== Text shown

Talk:cpp/algorithm/rotate

[edit] Order of parameters

I'd propose to discuss the parameters in the order in which they are accepted by rotate(): first, n_first, last. Otherwise the reader may be tricked into thinking that the order of parameters would be first, last, n_first (as has happened to me). --Extensive 01:30, 25 July 2013 (PDT)

I agree that the ordering on this particular function is a little tricky, so it's worth being more explicit. I made the parameter description list match the function-call order. -Nate 07:42, 25 July 2013 (PDT)

[edit] Example

Technically, the std:: prefixes weren't needed in those lines where I didn't have them (generate_n(), copy(), etc), due to ADL. Not that I mind. --Cubbi 15:07, 17 August 2011 (PDT)

Several reasons:

• Consistency.
• Clearier code as it may not be instantly clear, why std:: is omitted.
• It may break code in some circumstances, such as when the type of the argument is changed and ADL no longer applies.
• Not usable in templates where the argument is not necessarily from std:: (or any other) namespace.
• Probably most important: the code highlighter engine here makes links that point to the description page for most of the functions/classes, but only if std:: is prefixed. The list of the identifiers to make links for can unfortunately be updated only manually, so not all links work. A copy of the list resides [removed].

I think I can be wrong for the ADL as I'm not used to exploit it, but still, other points IMO make a strong case to have std:: everywhere.P12 01:36, 18 August 2011 (PDT)

OK, I agree, will use them. --Cubbi 06:57, 18 August 2011 (PDT)

[edit] Weird example

Why the weird example? Can't rotate() be called just once to demonstrate that it is essentially a modulo-shift and leave it at that? The example makes it look like rotate() is something you use in the process of sorting a range...

The page already says exactly what rotate() does, I believe it is instructive to show how it may be used in programming. Added a trivial call to rotate anyway. --Cubbi 04:03, 9 March 2012 (PST)

Thanks. And... I started replying and it devolved in a longer post with philosophical undertones about where the value of cppreference.com's pages lie. :) Is there a better place than here to post that?

Maybe in Talk:cpp? This seems the best place for general discussions. -P12 16:02, 9 March 2012 (PST)

[edit] Possible implementation seems wrong for C++11

Example:

 std::vector<int> v = { 0, 1, 2, 3, 4, 5, 6, 7, 8, 9 }
 auto iter = std::rotate(v.begin(), v.begin() + 7, v.end());
 assert(*iter == 0); /* assertion fails*/

[edit] Possible implementation fails on corner case (n_first == last && first != n_first)

====
== Provided records

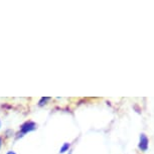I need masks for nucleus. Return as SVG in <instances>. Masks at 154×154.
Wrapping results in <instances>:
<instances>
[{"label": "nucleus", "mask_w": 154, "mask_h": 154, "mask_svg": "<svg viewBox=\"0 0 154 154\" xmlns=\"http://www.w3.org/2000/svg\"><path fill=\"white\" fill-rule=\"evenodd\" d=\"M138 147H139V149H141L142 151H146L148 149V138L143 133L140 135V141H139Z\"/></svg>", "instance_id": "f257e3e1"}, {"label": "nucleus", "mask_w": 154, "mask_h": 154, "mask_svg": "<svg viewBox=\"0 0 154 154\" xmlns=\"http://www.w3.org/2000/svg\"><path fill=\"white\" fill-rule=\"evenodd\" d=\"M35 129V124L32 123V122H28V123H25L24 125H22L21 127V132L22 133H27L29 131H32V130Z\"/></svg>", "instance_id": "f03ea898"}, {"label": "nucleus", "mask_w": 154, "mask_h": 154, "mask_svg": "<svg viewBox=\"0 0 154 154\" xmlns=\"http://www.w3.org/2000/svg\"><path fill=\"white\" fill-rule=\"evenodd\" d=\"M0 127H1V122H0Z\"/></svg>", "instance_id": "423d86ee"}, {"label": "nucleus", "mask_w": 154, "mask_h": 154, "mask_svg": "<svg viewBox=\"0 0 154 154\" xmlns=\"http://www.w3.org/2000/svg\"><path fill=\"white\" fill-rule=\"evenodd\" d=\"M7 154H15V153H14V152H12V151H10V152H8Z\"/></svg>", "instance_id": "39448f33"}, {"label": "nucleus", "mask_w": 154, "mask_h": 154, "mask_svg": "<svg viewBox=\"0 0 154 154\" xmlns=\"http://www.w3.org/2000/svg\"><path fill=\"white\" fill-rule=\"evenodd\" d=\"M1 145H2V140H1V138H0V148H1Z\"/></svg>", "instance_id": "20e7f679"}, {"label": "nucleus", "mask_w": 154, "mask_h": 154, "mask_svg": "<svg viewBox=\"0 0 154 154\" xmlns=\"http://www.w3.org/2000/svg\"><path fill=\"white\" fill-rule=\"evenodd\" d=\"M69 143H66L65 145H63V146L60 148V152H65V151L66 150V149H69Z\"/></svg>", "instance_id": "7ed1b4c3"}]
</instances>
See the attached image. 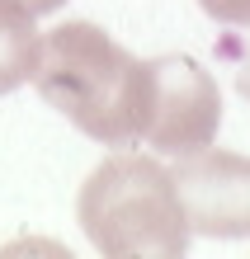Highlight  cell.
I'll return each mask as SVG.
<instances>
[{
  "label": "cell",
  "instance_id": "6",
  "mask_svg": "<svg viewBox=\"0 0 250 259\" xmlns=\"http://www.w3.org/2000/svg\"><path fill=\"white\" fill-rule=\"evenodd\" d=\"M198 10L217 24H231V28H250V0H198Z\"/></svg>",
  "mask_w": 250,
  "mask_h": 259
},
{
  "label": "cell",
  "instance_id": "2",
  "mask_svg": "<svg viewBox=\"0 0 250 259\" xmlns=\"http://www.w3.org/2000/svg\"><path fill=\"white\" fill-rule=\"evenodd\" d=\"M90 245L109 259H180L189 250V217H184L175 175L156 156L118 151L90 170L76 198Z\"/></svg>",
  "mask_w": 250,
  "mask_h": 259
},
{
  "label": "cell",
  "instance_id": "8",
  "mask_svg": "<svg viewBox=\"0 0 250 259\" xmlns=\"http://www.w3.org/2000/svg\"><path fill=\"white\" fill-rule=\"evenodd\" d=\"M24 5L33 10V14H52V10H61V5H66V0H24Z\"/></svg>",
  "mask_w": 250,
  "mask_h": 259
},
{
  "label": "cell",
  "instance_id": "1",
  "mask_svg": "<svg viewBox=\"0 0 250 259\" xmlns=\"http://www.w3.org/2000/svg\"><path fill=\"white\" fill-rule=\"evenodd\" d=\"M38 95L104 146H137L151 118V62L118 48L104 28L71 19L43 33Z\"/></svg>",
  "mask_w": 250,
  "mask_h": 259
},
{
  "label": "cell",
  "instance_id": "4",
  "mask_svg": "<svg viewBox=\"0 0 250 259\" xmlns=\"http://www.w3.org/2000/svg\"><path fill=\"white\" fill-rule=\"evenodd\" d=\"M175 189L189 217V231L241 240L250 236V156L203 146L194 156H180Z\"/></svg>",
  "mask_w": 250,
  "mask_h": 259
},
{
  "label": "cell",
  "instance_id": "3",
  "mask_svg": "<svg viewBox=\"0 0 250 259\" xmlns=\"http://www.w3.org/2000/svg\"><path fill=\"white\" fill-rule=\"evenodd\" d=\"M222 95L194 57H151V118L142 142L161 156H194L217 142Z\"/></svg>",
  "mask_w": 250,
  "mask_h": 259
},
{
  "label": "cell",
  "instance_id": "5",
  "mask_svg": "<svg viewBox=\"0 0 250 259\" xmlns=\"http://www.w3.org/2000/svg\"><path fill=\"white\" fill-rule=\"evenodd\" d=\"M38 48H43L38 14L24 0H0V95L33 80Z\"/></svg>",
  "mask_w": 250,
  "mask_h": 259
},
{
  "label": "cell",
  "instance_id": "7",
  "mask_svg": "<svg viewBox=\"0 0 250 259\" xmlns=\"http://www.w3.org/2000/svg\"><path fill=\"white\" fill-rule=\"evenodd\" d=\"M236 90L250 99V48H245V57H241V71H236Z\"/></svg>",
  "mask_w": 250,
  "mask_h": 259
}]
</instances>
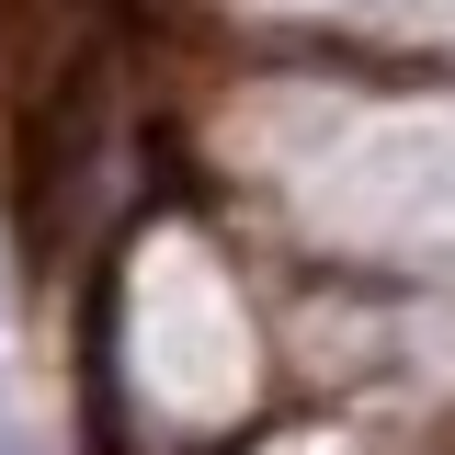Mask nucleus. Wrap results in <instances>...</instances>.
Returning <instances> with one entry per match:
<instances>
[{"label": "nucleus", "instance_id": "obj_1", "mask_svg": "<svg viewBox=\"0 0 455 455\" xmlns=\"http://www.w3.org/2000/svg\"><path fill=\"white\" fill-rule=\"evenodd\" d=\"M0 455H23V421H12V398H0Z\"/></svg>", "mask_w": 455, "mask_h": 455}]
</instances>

====

Problems:
A - On the rotate talk page, in what order did Extensive propose discussing the parameters of rotate()?
B - According to the rotate talk page, what reason did P12 call probably the most important for writing the std:: prefix on every call in the example?
C - Write the next part of the rotate talk page, picking up after its last heading.

The replies:
A - first, n_first, last

B - The site's code highlighter makes links to the description pages for most functions and classes, but only when they carry the std:: prefix.

C -
Example:

 std::vector<int> v = { 0, 1, 2, 3, 4, 5, 6, 7, 8, 9 }
 auto iter = std::rotate(v.begin(), v.end(), v.end()); // endless loop, Segmentation fault

[edit] Much better (and correct) suggested implementation

 template<class ForwardIt>
 ForwardIt rotate(ForwardIt first, ForwardIt n_first, ForwardIt last)
 {
    if(first == n_first) return last;
    if(n_first == last) return first;

    auto read      = n_first;
    auto write     = first;
    auto next_read = first; // read position for when "read" hits "last"
    auto ret_value = last;

    while(write != last) {
       if(write == next_read) next_read = read;
       iter_swap(write++, read++);
       if(read == last) {
          if(ret_value == last)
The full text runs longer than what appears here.